For those unacquainted with Allison, a bit of background is in order, especially when it's so rich in incident. Originally from California, he migrated to New York City, where during the ‘80s he worked with figures such as Nona Hendryx and Richard Hell and played with his own band Empty House at CBGB's and TRAX. Seeing his musical interests gradually shift, he brought the ambient-electronic project Darshan Ambient into being in the ‘90s and proceeded to issue a regular stream of albums, Fire Light: Music from the Sultana Sessions being Allison's ninth studio release under the name.

In contrast to the typical soundtrack, whose content provides a cohesive narrative counterpart to the film, Fire Light: Music from the Sultana Sessions is less tied to a specific story-line, even if its suggestive track titles (e.g., “Cherry Blossoms for Papa”) could be used to produce one. The relative absence of a narrative structure doesn't diminish the impact of the recording, however, which is highly evocative and uniformly strong. Allison's skills as a multi-instrumentalist (piano, strings, trumpet, percussion, and synthesizers are among the sounds heard), arranger, and composer are put in full service to the impeccably crafted material, which ranges broadly across a number of styles; still, though a trip-hop groove lends animation to “Slow Walk to Memphis,” the balance is largely weighted in favour of soothing ambient-orchestral productions.

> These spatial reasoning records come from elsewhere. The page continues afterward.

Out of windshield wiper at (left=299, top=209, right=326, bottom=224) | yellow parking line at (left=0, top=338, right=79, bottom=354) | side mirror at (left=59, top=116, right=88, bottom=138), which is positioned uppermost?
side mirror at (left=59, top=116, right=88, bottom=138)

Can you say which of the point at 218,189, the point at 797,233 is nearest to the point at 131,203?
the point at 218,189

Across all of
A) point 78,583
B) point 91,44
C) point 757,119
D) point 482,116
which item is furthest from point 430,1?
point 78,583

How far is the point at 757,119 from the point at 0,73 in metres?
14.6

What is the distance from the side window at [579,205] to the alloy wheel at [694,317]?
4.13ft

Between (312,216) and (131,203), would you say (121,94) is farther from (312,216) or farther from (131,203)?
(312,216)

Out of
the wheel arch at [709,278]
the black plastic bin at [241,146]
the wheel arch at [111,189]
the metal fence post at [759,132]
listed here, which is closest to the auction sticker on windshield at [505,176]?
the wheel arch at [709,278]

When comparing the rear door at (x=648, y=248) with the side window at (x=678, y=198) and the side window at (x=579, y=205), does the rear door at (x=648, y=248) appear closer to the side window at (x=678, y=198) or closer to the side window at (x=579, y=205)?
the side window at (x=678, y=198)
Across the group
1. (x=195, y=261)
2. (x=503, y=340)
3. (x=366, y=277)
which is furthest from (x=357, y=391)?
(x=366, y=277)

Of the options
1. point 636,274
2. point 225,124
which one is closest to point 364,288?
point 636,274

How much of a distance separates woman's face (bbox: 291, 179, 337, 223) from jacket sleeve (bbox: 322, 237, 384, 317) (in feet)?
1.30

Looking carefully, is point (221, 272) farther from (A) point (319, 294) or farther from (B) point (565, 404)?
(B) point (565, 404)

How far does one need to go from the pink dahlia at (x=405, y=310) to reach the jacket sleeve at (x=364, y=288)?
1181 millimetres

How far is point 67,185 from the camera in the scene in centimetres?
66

A brief overview of what's included hints at the riches on offer. Soft ambient light glows like the gentlest whisper in the opening “Sunrise on the Mississippi,” the stirring mystery of a creature-filled night-time is conjured by “So Close,” and an epic undertaking is intimated by the dramatic tone of “Across the River.” Using a resplendent blend of acoustic guitar, glockenspiel, and strings, Allison evokes a peaceful outdoors setting during “Water Lilies and Summer Ghosts”; a touch of Eno, on the other hand, seeps into delicate synthesizer trails drifting through “Fire Light.” All eleven settings are exceptionally well-realized evocations, each one an artful stand-alone that paints a distinct and texturally detailed picture.